◆ **Consigne écrite 1**:
Renvoyez chaque ligne des enregistrements qui contient la chaîne « roadway », en tenant compte de la casse.

◆ **Texte fourni**:
****

Alexandre del Valle : « Il faut renouer avec une politique de civilisation »
“IL FAUT RENOUER AVEC UNE POLITIQUE DE CIVILISATION”
Avec « Les Vrais Ennemis de l’Occident », Alexandre del Valle montre que, pour résister à l’offensive théocratique et totalitaire dont il fait l’objet, l’Occident doit de toute urgence redéfinir les menaces, et revoir ses alliances et visions stratégiques.
PROPOS RECUEILLIS PAR PATRICE DE MÉRITENS
Géopolitologue, docteur en histoire contemporaine, consultant et essayiste, Alexandre del Valle est l’auteur d’ouvrages remarqués, notamment un grand classique : Le Complexe occidental (2014), qui a été suivi de Comprendre le chaos syrien (2015).

****

◆ **Supports de travail**:
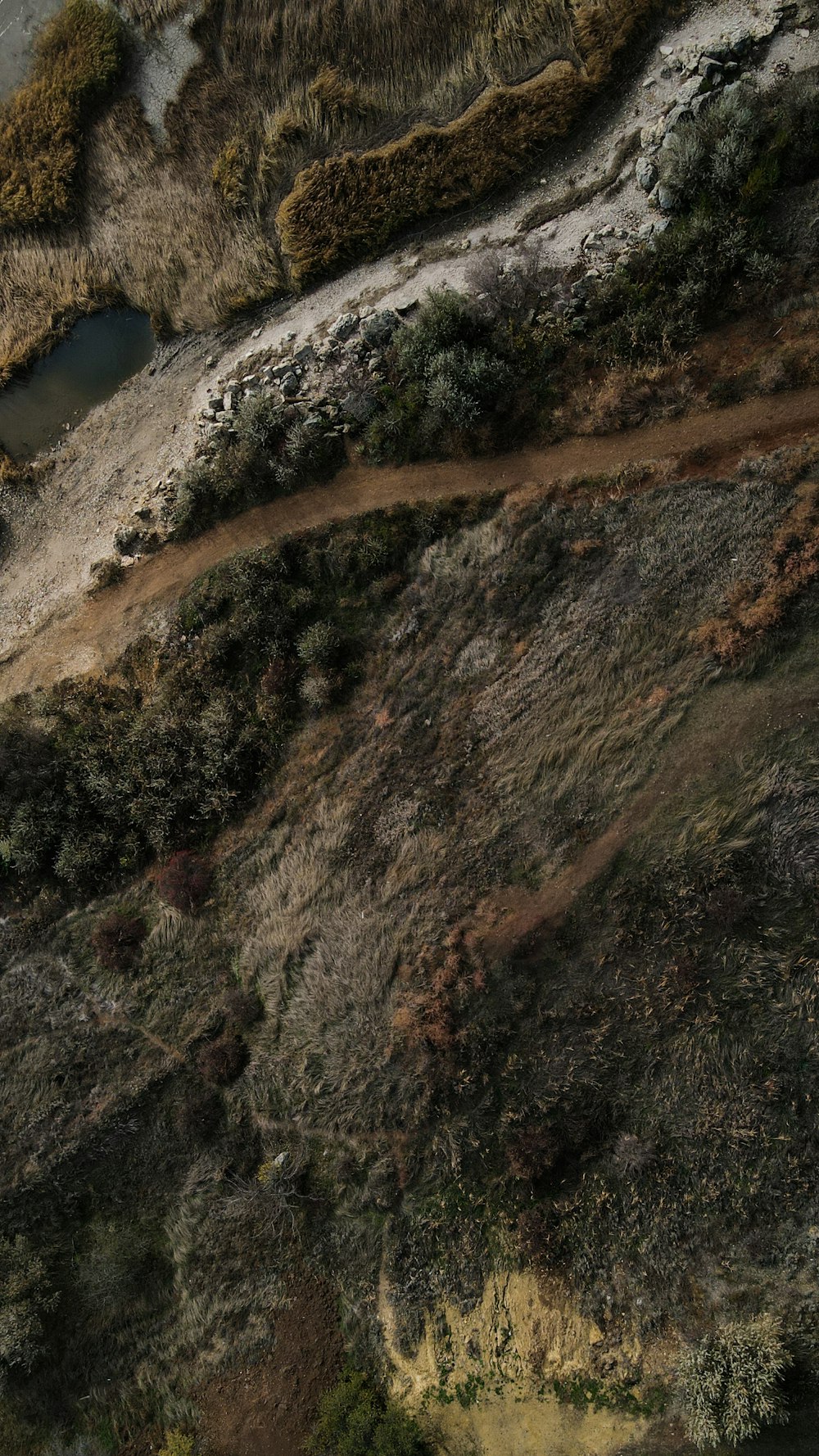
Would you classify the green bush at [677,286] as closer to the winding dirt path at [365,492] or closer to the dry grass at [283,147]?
the winding dirt path at [365,492]

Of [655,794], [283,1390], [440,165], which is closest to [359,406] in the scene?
[440,165]

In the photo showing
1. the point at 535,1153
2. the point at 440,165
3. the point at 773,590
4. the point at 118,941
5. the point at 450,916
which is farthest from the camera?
the point at 440,165

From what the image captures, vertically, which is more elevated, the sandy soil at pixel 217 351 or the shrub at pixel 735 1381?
the sandy soil at pixel 217 351

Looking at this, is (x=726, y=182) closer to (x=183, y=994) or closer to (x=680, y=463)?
(x=680, y=463)

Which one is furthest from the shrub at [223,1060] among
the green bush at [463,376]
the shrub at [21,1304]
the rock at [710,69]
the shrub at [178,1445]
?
the rock at [710,69]

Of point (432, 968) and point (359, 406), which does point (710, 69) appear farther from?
point (432, 968)

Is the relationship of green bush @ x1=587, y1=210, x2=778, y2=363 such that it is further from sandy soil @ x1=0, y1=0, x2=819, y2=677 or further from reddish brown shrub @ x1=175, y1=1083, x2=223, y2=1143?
reddish brown shrub @ x1=175, y1=1083, x2=223, y2=1143

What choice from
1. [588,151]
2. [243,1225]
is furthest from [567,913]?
[588,151]
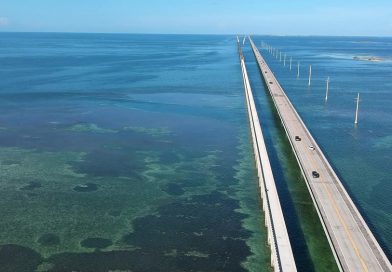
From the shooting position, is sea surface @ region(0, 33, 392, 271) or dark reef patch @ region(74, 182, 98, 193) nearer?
sea surface @ region(0, 33, 392, 271)

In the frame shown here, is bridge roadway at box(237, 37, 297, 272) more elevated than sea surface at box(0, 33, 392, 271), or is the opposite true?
bridge roadway at box(237, 37, 297, 272)

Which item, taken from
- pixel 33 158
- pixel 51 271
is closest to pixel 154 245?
pixel 51 271

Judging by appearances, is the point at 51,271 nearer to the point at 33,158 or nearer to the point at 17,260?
the point at 17,260

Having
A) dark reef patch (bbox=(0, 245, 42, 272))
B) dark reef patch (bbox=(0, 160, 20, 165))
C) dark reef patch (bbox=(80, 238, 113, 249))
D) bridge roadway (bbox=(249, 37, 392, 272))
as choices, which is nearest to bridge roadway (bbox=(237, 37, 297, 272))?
bridge roadway (bbox=(249, 37, 392, 272))

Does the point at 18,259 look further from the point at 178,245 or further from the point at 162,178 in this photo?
the point at 162,178

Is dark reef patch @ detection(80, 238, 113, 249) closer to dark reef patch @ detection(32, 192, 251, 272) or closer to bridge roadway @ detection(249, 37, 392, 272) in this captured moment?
dark reef patch @ detection(32, 192, 251, 272)

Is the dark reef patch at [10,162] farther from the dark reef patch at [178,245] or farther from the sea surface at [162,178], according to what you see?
the dark reef patch at [178,245]

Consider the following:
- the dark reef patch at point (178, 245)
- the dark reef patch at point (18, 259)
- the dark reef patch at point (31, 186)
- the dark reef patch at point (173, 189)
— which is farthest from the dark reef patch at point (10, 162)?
the dark reef patch at point (178, 245)
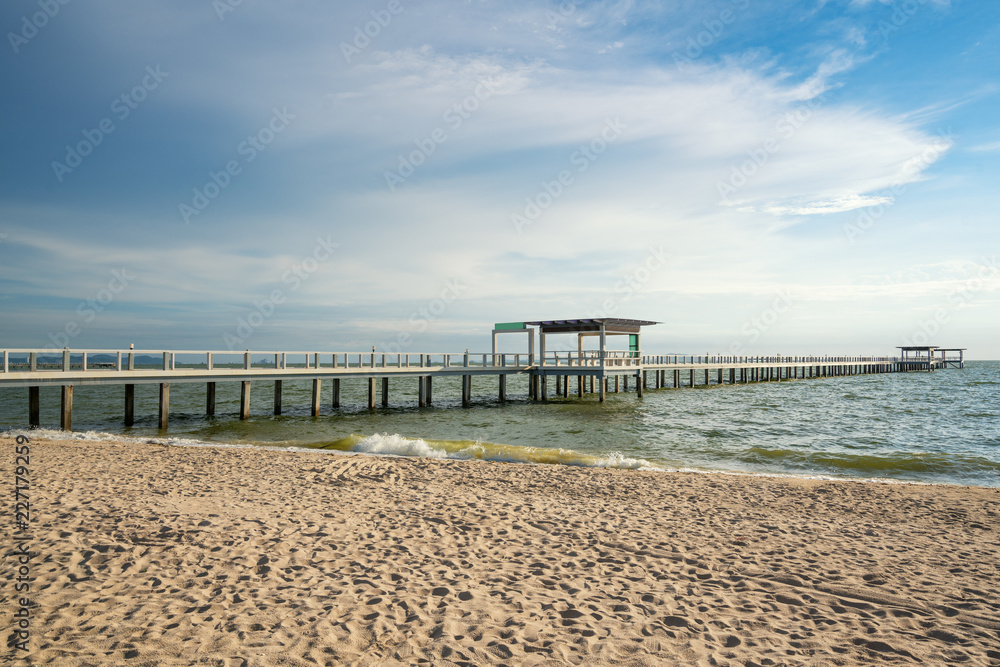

****

◆ **Consigne écrite 2**:
Réécrivez sous forme de liste le paragraphe du texte fourni qui commence par « Géopolitologue, docteur en histoire », en conservant ses faits principaux.

◆ **Résultat produit 1**:
In the frame shown here, is bridge roadway at box(237, 37, 297, 272) more elevated than sea surface at box(0, 33, 392, 271), or is the opposite true?
bridge roadway at box(237, 37, 297, 272)
D) bridge roadway (bbox=(249, 37, 392, 272))
as choices, which is nearest to bridge roadway (bbox=(237, 37, 297, 272))?
bridge roadway (bbox=(249, 37, 392, 272))
Is dark reef patch @ detection(80, 238, 113, 249) closer to dark reef patch @ detection(32, 192, 251, 272) or closer to bridge roadway @ detection(249, 37, 392, 272) in this captured moment?

◆ **Résultat produit 2**:
- Alexandre del Valle est géopolitologue, docteur en histoire contemporaine, consultant et essayiste.
- Il est l'auteur d'ouvrages remarqués.
- Parmi eux figure un grand classique, Le Complexe occidental (2014).
- Cet ouvrage a été suivi de Comprendre le chaos syrien (2015).